When the individual paper PDFs and other necessary PDFs (front matter, acknowledgments, etc) are in place, this tool compiles the proceedings PDF output, automatically taking care of the following:

  • figuring out the page numbers for individual papers
  • generating the paper headers and adding them to the paper PDFs
  • generating the table of contents
  • concatenating everything to create the final proceedings PDF outputs (one for the letter size 8.5" x 11" and the other for 6" x 9"; some printers require 6" x 9")

This tool is based essentially on what was used to compile the CLS 48 volume, plus a few upgrades. It has been used to compile the CLS 50, 51, and 52 volumes.

Download

cls-compile.py is currently available on GitHub: https://github.com/jacksonllee/cls-proceedings

Two ways of downloading it:

Contents

This repository contains the following:

  • cls-compile.py: where all the magic happens
  • example: a folder as a sample "working directory" where all necessary input files are found
  • readme.md: this readme file you are reading
  • CLS51_Author_kit.zip: the CLS 51 author kit with the CLS stylesheet and templates; included here for reference

System requirements

  1. A Unix-like environment

    cls-compile.py is a command line tool out of the box. As of November 2016, all use cases of cls-compile.py have been on Unix-like environments only (Linux and Mac OS). Windows is not actively supported. (Cygwin and the like should work in principle, but not tested.)

  2. Python

    Python is required to run cls-compile.py. If you are on Linux or Mac OS, Python is readily available. Either Python 2 or 3 works with cls-compile.py.

***

▶ _WRITTEN TASK A_
Output the records from the line containing "Taking everything into" down to the line containing "leafy tree (<box>0,0,122,48</box>), woman", both included, as a two-column CSV with the columns input and output. Put one row per record, holding its text and its answer, each in a single quoted field with line breaks replaced by spaces.
The records that follow are unrelated to the readme text.

▶ _PROVIDED INFORMATION_
***

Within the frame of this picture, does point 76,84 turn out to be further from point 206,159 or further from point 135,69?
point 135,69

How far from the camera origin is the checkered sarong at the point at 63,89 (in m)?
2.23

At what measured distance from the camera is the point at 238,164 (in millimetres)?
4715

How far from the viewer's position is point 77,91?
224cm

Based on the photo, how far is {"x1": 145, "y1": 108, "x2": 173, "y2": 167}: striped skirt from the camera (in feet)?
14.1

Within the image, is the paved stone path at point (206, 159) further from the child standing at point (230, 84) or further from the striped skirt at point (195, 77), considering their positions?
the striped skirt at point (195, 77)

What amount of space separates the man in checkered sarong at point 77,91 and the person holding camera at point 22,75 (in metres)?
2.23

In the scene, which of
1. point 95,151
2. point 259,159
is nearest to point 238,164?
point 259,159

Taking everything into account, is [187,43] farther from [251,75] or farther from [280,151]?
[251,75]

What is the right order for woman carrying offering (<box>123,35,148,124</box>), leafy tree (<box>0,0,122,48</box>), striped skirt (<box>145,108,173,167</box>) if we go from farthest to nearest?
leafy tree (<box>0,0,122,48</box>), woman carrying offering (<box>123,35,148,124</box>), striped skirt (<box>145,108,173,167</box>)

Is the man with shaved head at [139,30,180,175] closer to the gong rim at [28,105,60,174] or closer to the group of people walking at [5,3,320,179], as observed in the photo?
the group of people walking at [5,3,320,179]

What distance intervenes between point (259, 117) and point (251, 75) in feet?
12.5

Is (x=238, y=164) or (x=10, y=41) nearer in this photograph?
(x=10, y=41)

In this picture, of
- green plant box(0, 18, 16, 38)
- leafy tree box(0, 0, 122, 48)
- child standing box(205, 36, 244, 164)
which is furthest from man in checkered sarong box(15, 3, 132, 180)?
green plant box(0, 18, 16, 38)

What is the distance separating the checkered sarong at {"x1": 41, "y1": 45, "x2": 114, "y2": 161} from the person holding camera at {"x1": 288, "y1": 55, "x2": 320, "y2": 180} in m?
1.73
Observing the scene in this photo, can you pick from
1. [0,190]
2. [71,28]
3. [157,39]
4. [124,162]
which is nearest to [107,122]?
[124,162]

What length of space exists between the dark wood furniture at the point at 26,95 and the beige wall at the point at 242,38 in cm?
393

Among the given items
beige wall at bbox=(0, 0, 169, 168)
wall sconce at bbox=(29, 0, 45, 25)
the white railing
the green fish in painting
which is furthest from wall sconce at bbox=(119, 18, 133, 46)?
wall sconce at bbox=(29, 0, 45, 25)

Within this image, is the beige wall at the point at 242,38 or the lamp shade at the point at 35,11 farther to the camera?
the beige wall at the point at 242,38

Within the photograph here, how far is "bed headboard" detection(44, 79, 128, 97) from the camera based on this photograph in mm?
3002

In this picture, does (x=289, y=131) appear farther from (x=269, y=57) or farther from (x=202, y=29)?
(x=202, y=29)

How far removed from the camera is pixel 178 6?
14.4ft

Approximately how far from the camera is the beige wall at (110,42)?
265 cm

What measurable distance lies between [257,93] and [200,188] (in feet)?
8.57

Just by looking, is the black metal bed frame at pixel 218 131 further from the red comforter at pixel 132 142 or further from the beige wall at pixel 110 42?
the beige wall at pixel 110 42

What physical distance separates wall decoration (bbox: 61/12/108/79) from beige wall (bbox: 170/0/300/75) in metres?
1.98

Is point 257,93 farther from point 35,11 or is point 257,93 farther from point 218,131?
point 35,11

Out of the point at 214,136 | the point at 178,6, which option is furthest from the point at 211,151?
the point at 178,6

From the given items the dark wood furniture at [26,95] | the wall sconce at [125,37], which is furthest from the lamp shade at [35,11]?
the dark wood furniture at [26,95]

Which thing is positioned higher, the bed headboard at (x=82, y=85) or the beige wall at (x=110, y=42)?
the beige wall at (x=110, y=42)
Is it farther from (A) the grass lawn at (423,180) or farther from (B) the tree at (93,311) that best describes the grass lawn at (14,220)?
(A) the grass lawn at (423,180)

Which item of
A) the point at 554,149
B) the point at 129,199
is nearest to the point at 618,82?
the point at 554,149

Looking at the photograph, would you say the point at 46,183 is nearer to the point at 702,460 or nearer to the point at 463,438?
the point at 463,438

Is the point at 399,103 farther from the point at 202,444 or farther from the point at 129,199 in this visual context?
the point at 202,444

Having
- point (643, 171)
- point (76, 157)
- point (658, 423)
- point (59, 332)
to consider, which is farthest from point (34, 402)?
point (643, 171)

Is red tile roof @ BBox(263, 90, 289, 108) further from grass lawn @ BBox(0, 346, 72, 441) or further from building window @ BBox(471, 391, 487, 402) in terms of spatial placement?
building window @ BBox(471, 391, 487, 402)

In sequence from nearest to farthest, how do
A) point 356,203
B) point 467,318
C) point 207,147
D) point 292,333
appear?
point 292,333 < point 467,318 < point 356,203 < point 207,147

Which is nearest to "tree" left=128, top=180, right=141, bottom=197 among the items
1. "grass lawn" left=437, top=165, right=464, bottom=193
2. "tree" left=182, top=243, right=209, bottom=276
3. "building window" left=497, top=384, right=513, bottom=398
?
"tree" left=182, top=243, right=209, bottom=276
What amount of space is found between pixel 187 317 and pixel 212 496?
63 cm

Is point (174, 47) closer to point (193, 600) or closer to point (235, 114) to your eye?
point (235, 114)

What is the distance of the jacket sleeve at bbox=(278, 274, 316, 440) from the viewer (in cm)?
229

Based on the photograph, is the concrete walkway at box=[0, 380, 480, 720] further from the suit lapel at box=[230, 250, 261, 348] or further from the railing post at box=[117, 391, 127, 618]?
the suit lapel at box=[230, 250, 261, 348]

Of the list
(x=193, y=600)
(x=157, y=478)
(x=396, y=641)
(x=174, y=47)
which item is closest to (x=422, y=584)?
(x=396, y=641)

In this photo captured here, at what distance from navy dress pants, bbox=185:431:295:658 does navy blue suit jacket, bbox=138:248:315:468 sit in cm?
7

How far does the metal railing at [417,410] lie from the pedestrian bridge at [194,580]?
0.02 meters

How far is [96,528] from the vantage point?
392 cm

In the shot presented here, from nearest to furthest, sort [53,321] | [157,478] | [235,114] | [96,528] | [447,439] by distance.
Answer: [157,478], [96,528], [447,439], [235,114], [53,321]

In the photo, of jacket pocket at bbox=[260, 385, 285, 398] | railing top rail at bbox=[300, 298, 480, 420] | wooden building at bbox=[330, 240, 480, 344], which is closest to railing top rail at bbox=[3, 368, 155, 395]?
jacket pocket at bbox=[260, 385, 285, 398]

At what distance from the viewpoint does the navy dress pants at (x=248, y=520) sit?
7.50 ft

***

▶ _WRITTEN TASK B_
Write what comes next in the cls-compile.py readme, picking up after its final sentence.

▶ _ANSWER A_
input,output
"Taking everything into account, is [187,43] farther from [251,75] or farther from [280,151]?","[251,75]"
"What is the right order for woman carrying offering (<box>123,35,148,124</box>), leafy tree (<box>0,0,122,48</box>), striped skirt (<box>145,108,173,167</box>) if we go from farthest to nearest?","leafy tree (<box>0,0,122,48</box>), woman carrying offering (<box>123,35,148,124</box>), striped skirt (<box>145,108,173,167</box>)"

▶ _ANSWER B_
    Throughout this readme document, we use python to generically mean the Python command for your terminal.

  3. The Python package PyPDF2 (https://pypi.python.org/pypi/PyPDF2)

    We need this package to manipulate PDF files in Python:

    $ python -m pip install PyPDF2
    

    Administrative privileges (e.g. sudo on Ubuntu) may be required.

    If Python complains that pip is unavailable, you'll need to get it first. See here. Alternatively, PyPDF2 can be installed through its source on PyPI or GitHub.

  4. The pdflatex program

    The pdflatex command has to be available in your path so that we can call it to compile LaTeX documents. If you are on Linux or Mac and TeX Live is installed, then you probably have pdflatex already.

Requirements for the input PDF files

All the PDFs needed to compile the CLS proceedings must all be in a working directory -- let's call this directory example (as shown in this repository).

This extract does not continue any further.